Jonathan Nott, qui dirigea l’Ensemble Intercontemporain de 2000 à 2003, est un spécialiste de la musique contemporaine. Pourtant, ce flûtiste et chanteur de formation a gravi tous les échelons de la pratique musicale dans les théâtres germanophones, notamment à Wiesbaden et Lucerne. Une formation pratique comme seuls les théâtres allemands et suisses peuvent encore en dispenser.

« On pratique tous les métiers de l’opéra », confie Jonathan Nott, « et on est amené à diriger une représentation avec un minimum de préparation. C’est très dur, car il faut rester constamment attentif à tout ce qui se passe et réagir au moindre incident. Mais c’est une formidable méthode d’apprentissage de la flexibilité et de l’écoute. Ayant moi-même suivi une formation de chanteur, je sais ce que cela signifie de les accompagner.
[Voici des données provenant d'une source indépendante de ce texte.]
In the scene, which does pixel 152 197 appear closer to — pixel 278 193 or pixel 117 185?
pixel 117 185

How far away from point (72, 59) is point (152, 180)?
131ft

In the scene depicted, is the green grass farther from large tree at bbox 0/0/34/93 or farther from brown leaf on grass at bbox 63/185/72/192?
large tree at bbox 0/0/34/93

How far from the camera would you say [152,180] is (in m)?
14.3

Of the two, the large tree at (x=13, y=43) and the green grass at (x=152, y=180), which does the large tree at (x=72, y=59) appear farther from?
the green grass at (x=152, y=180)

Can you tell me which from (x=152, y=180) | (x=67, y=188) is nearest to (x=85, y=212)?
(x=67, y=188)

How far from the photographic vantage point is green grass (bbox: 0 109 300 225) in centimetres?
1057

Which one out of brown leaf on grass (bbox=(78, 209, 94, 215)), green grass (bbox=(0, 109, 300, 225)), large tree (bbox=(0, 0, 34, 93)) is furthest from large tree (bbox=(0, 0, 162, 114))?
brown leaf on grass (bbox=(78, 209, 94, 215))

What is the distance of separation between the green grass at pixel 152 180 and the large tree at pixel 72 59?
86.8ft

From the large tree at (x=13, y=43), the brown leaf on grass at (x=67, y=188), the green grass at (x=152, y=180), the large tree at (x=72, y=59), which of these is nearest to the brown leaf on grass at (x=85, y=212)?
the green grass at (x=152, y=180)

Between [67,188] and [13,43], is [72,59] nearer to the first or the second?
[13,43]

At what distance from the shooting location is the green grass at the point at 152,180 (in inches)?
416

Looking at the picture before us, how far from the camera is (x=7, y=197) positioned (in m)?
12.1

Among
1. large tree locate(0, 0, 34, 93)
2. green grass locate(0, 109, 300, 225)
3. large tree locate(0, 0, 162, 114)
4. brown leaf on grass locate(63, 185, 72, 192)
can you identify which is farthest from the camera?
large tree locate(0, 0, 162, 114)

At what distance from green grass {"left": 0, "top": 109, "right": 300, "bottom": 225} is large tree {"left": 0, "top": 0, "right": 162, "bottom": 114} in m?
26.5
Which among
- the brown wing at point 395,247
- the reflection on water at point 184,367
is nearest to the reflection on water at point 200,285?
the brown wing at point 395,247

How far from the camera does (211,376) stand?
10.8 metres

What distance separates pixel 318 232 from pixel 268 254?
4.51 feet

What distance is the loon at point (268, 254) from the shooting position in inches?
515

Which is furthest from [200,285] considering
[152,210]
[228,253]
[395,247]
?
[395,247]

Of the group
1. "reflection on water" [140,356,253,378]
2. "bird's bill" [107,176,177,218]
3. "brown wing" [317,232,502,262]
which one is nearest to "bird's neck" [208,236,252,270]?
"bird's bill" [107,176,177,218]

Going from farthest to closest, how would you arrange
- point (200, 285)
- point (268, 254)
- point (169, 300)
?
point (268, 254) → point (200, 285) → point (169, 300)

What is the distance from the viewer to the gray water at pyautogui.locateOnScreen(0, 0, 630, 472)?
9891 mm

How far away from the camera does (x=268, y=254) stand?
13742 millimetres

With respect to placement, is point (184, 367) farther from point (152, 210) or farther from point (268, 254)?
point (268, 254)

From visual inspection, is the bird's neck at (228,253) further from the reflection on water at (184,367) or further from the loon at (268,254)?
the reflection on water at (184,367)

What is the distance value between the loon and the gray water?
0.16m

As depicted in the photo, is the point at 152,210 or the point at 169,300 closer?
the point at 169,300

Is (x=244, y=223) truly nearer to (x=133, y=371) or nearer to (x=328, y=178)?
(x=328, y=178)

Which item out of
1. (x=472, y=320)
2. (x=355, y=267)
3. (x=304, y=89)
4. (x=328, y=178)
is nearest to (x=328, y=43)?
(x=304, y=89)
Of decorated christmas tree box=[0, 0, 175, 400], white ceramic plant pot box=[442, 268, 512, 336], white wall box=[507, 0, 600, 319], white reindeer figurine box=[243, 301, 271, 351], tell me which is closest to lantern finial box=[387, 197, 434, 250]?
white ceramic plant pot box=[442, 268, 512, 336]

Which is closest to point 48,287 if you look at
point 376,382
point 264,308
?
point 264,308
Mais cette flexibilité s’applique tout autant à un poème symphonique de Richard Strauss. »

Vivre la musique dans l’instant : une démarche que l’on assimile mal avec celle, très analytique et minutieusement dosée, d’un musicien contemporain. « C’est un deuxième versant de mon activité, que j’ai très tôt pratiqué. Aujourd’hui, je mets cette expérience au service de l’orchestre symphonique. »

Né en 1963, on a trop souvent tendance a restreindre Nott à son activité à la tête de l’Ensemble Intercontemporain de Paris. De l’autre côté, Nott a développé un répertoire d’opéra et de ballet classique avec les grandes ?uvres de Mozart, Puccini ou Verdi, tout en réalisant l’intégrale du cycle de « L’Anneau des Nibelungen » de Wagner. Il devrait donc parfaitement se sentir à l’aise à la Philharmonie avec un programme très wagnérien.

Le concert débutera avec un des deux concertos pour cor et orchestre de Richard Strauss, le concerto en mi bémol majeur op ; 132. Ecrit en 1942, alors que Strauss venait à 78 ans, d’achever son opéra « Capriccio », dont la scène finale contient un interlude orchestral avec un solo de cor, ce concerto marque le retour de Strauss vers le classicisme. C’est avec intérêt que nous découvrirons au cor le soliste hongrois Szablolcs Zempléni. Né à Budapest en 1981, Zempléni débuta le cor à 13 ans et se perfectionna auprès des meilleurs cornistes américains, allemands, autrichiens et israéliens. S’il se produit principalement en République tchèque et en Europe, il a été en tournée aux Etats-Unis et en Chine. Ses partenaires en musique de chambre sont e.a. Christian Zaccharias, Andrej Bielow et Wassilij Lobanov. Le deuxième concerto de Strauss est réputé parmi les cornistes pour sa complexité, le jeune Hongrois y pourra déployer tout son agilité, surtout dans le rondo final.

C’est la tradition, que la soirée se terminera avec une symphonie. Cette fois-ci, ce sera la version Jonathan Nott de la troisième de Bruckner. Ce dernier fait partie avec Bach et Messiaen du triumvirat des trois plus grands architectes du son, exprime dans cette ?uvre sa dévotion infantile pour Wagner, en y intégrant des thèmes de Tristan et Yseut et de la Walkyrie. Même si la troisième n’est pas la plus grande des symphonies de Bruckner, elle est extraordinairement vivifiée de l’intérieur par d’incroyables chocs harmoniques.